** Begin Listed entries **

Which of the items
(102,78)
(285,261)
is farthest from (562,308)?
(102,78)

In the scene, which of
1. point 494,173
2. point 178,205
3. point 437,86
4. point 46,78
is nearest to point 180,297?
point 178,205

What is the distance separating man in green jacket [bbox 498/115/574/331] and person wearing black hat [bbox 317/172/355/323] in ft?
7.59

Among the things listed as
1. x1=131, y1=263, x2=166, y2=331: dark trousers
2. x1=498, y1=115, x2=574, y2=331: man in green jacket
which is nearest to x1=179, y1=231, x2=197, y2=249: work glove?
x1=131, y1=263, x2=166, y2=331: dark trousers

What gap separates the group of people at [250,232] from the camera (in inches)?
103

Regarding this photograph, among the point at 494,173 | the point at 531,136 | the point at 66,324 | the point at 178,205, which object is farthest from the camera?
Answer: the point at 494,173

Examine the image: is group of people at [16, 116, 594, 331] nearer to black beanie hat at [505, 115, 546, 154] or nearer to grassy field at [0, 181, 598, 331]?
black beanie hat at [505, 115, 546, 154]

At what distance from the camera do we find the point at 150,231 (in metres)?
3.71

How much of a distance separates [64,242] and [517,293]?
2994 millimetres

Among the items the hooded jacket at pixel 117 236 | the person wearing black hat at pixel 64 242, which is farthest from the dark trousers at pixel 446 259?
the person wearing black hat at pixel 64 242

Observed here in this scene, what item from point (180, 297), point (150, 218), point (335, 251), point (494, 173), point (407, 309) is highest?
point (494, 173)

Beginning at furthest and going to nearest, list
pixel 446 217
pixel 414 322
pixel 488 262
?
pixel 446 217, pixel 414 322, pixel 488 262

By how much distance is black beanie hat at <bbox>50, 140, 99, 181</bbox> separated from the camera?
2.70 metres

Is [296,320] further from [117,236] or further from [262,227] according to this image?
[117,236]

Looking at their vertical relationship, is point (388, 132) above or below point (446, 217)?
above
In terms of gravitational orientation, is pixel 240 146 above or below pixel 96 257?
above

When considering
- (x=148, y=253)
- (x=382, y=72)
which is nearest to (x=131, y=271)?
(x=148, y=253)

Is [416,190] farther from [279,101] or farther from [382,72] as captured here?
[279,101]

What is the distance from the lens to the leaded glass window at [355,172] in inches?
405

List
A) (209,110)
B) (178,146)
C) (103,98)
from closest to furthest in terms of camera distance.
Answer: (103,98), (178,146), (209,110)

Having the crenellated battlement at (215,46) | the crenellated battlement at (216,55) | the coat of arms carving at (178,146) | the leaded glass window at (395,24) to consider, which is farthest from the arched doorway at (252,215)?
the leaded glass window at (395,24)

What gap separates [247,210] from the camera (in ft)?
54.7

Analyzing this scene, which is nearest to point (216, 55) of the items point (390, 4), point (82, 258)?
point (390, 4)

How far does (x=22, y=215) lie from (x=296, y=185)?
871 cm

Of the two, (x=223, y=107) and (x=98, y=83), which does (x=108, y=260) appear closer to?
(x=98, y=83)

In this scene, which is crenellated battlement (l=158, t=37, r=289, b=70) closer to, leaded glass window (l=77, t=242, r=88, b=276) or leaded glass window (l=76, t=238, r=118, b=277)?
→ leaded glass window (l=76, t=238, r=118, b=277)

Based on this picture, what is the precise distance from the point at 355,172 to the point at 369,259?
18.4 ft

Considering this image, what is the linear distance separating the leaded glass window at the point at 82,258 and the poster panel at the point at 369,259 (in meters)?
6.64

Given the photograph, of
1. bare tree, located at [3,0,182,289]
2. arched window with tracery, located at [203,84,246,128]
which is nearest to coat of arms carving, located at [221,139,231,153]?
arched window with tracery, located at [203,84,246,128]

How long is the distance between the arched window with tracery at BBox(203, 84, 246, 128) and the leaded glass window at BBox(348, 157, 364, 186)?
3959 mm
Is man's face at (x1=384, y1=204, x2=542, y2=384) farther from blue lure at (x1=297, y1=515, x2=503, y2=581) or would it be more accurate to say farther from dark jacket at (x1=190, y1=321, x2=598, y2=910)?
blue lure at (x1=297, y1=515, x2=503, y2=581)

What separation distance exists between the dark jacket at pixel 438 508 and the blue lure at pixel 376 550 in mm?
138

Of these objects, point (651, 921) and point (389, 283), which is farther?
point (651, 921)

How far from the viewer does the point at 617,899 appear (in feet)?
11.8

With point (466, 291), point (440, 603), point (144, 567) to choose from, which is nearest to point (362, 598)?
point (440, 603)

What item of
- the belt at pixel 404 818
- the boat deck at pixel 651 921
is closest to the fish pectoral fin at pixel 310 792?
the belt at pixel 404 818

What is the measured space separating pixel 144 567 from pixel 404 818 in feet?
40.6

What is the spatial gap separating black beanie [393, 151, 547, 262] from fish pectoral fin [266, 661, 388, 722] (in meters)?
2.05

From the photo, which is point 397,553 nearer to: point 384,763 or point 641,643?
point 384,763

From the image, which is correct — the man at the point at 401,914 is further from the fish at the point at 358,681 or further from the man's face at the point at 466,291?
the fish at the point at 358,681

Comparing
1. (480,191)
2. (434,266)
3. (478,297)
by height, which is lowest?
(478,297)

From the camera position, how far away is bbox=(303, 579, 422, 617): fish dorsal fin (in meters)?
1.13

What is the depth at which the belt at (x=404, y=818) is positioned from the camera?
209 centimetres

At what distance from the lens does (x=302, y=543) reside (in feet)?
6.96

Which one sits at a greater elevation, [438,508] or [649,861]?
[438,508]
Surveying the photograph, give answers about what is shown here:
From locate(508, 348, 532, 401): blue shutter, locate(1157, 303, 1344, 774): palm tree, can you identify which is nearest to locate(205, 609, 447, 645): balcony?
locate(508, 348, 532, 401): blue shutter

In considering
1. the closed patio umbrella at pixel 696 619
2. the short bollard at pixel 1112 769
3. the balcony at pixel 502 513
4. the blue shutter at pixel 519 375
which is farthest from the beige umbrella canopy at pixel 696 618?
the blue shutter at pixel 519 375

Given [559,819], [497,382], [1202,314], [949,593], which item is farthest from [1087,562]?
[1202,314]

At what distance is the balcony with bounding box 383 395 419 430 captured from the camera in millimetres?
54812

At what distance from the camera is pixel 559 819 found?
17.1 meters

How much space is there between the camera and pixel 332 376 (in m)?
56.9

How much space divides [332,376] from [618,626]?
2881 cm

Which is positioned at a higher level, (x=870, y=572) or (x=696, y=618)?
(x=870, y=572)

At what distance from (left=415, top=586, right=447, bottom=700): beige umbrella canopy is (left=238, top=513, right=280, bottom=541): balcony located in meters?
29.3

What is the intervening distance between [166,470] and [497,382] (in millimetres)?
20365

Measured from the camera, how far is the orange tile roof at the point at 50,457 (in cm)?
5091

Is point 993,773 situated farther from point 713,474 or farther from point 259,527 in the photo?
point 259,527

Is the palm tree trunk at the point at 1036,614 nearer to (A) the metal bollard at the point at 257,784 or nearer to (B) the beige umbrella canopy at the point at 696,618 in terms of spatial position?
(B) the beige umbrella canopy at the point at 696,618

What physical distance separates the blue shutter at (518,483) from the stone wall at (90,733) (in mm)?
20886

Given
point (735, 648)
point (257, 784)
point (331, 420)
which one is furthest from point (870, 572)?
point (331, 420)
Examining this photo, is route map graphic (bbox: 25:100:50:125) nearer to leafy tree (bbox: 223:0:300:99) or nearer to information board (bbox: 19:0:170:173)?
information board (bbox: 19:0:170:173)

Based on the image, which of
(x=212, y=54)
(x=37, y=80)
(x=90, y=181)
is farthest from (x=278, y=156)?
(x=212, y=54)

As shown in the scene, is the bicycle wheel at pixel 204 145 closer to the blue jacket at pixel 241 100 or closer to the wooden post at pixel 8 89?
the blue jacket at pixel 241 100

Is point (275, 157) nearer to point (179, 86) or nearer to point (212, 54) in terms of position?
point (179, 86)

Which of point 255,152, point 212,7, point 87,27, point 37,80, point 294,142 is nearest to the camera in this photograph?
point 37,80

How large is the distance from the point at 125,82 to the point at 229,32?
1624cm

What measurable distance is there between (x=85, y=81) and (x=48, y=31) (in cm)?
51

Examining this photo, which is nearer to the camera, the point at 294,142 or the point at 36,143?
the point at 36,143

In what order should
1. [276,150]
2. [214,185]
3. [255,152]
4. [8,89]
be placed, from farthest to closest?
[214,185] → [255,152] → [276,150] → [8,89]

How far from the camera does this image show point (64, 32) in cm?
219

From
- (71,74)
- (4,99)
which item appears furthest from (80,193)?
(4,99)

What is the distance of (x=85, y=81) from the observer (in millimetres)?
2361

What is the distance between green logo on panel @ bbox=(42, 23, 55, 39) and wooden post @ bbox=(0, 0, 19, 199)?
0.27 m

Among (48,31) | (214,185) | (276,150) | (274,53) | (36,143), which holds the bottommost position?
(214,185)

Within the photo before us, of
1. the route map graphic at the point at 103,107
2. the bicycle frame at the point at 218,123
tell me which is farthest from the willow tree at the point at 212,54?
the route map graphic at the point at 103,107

** End Listed entries **

Aim of the exercise: Rewrite the entries that begin at the line containing "What is the distance separating" and stop after the line containing "pixel 446 217, pixel 414 322, pixel 488 262", replacing "grassy field" with "grass lawn" and leaving everything else unchanged.

Solution to the exercise:
What is the distance separating man in green jacket [bbox 498/115/574/331] and person wearing black hat [bbox 317/172/355/323] in ft?
7.59

Among the things listed as
1. x1=131, y1=263, x2=166, y2=331: dark trousers
2. x1=498, y1=115, x2=574, y2=331: man in green jacket
which is nearest to x1=179, y1=231, x2=197, y2=249: work glove?
x1=131, y1=263, x2=166, y2=331: dark trousers

What gap separates the group of people at [250,232] from the camera (in inches)?
103

Regarding this photograph, among the point at 494,173 | the point at 531,136 | the point at 66,324 | the point at 178,205, which object is farthest from the camera?
Answer: the point at 494,173

Examine the image: is group of people at [16, 116, 594, 331] nearer to black beanie hat at [505, 115, 546, 154] or nearer to grass lawn at [0, 181, 598, 331]?
black beanie hat at [505, 115, 546, 154]

At what distance from the camera do we find the point at 150,231 (in metres)?
3.71

How much of a distance separates [64,242] and [517,293]?
2994 millimetres

Among the items the hooded jacket at pixel 117 236 | the person wearing black hat at pixel 64 242, which is farthest from the dark trousers at pixel 446 259?
the person wearing black hat at pixel 64 242

Observed here in this scene, what item from point (180, 297), point (150, 218), point (335, 251), point (494, 173), point (407, 309) is highest?
point (494, 173)

Beginning at furthest and going to nearest, list
pixel 446 217
pixel 414 322
pixel 488 262
?
pixel 446 217, pixel 414 322, pixel 488 262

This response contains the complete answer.